0|+ + - + - - + + +   0-9
- - - - + + + - + +   10-19
- - - + - + - - + -   20-29
+ + + + - - + - + +   30-39
- - -|- - - + + - +   40-49
+ + - ? - + + - - ?   50-59
+ - + + +|+ + - - -   60-69
- ? + ? - - + - + ?   70-79
- + - ? - + - + - ?   80-89
- - + - + - - ? + -   90-99
+ ? + ? - + ? ? - ?   100-109
+ + + ? - - - - ? -   110-119
+ + - + + - + - + +   120-129
+ - + + - + - ? - ?   130-139

We can now deduce (using the cut at 64), that f(53)=f(59)=-1. Also, we can now see that, from f[113,118]=-5+f(113), that f(113)=1. Updating the table:

0 1 2 3 4 5 6 7 8 9

0|+ + - + - - + + +   0-9
- - - - + + + - + +   10-19
- - - + - + - - + -   20-29
+ + + + - - + - + +   30-39
- - - - - - + + - +   40-49
+ + - - - + + - - -   50-59
+ - + + + + + - -|-   60-69
- ? + ? - - + - + ?   70-79
- + - ? - + - + - ?   80-89
- - + - + - - ? + -   90-99
+ ? + ? - + - ? - ?   100-109
+|+ + + - - - - - -   110-119
+ + - + + - + - +|+   120-129
+ - + + - + - ? - ?   130-139

The discrepancy up to 110 (the cut) is -6+f(71)+f(73)+f(79)+f(83)+f(89)+f(97)+f(101)+f(103)+f(107)+f(109)=0. Therefore, exactly two of those primes are negative, and the other eight are positive. We also have that:

f[183,226] = 9-f(71)-f(73)+f(97)+f(101)+f(103)+f(107)+f(109)+f(191)+f(193)+f(197)+f(199)+f(211)+f(223)<=4. The last condition that we have is:

f[567,584]=7+f(71)+f(73)+f(83)-f(97)-f(191)-f(193)+f(569)+f(571)+f(577)<=4.

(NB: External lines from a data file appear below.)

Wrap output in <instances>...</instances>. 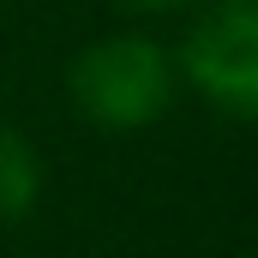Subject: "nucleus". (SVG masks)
<instances>
[{
	"label": "nucleus",
	"instance_id": "1",
	"mask_svg": "<svg viewBox=\"0 0 258 258\" xmlns=\"http://www.w3.org/2000/svg\"><path fill=\"white\" fill-rule=\"evenodd\" d=\"M174 84H180V66L174 54L144 36V30H114V36H96L90 48H78V60L66 72V90H72V108L102 132H138L156 126L174 102Z\"/></svg>",
	"mask_w": 258,
	"mask_h": 258
},
{
	"label": "nucleus",
	"instance_id": "2",
	"mask_svg": "<svg viewBox=\"0 0 258 258\" xmlns=\"http://www.w3.org/2000/svg\"><path fill=\"white\" fill-rule=\"evenodd\" d=\"M180 72L210 108L258 120V0H210L186 30Z\"/></svg>",
	"mask_w": 258,
	"mask_h": 258
},
{
	"label": "nucleus",
	"instance_id": "3",
	"mask_svg": "<svg viewBox=\"0 0 258 258\" xmlns=\"http://www.w3.org/2000/svg\"><path fill=\"white\" fill-rule=\"evenodd\" d=\"M42 192V162L30 150L24 132H12L0 120V222H18Z\"/></svg>",
	"mask_w": 258,
	"mask_h": 258
},
{
	"label": "nucleus",
	"instance_id": "4",
	"mask_svg": "<svg viewBox=\"0 0 258 258\" xmlns=\"http://www.w3.org/2000/svg\"><path fill=\"white\" fill-rule=\"evenodd\" d=\"M126 12H138V18H168V12H186V6H198V0H120Z\"/></svg>",
	"mask_w": 258,
	"mask_h": 258
}]
</instances>
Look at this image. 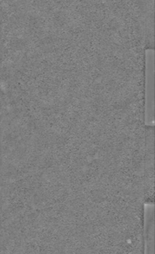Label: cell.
<instances>
[{
	"label": "cell",
	"mask_w": 155,
	"mask_h": 254,
	"mask_svg": "<svg viewBox=\"0 0 155 254\" xmlns=\"http://www.w3.org/2000/svg\"><path fill=\"white\" fill-rule=\"evenodd\" d=\"M147 83H146V110H147V119L152 120L153 119L154 107V55L153 51L149 50L147 52Z\"/></svg>",
	"instance_id": "cell-1"
}]
</instances>
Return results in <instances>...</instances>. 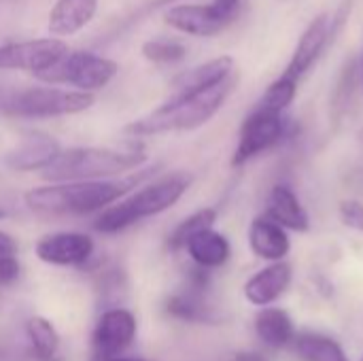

Setting f(197)=f(199)=f(211)=f(223)=f(569)=f(571)=f(577)=-1 to make the equations as easy as possible to satisfy, and to simplify them (because these terms only occur in one equation each), we now have that:

1-f(71)-f(73)+f(97)+f(101)+f(103)+f(107)+f(109)+f(191)+f(193)<=0,

f(71)+f(73)+f(83)-f(97)-f(191)-f(193)<=0

Adding the equations together, we have that:

1+f(83)+f(101)+f(103)+f(107)+f(109)<=0

Amazingly, almost all of the terms have cancelled. In order for this equation to hold, we must have that at least 3 of f(83), f(101), f(103), f(107), f(109) are negative. However, this contradicts the first condition (the cut at 110). Therefore, these conditions are impossible to satisfy. Therefore, f(31) must be -1 if we are to progress past 584.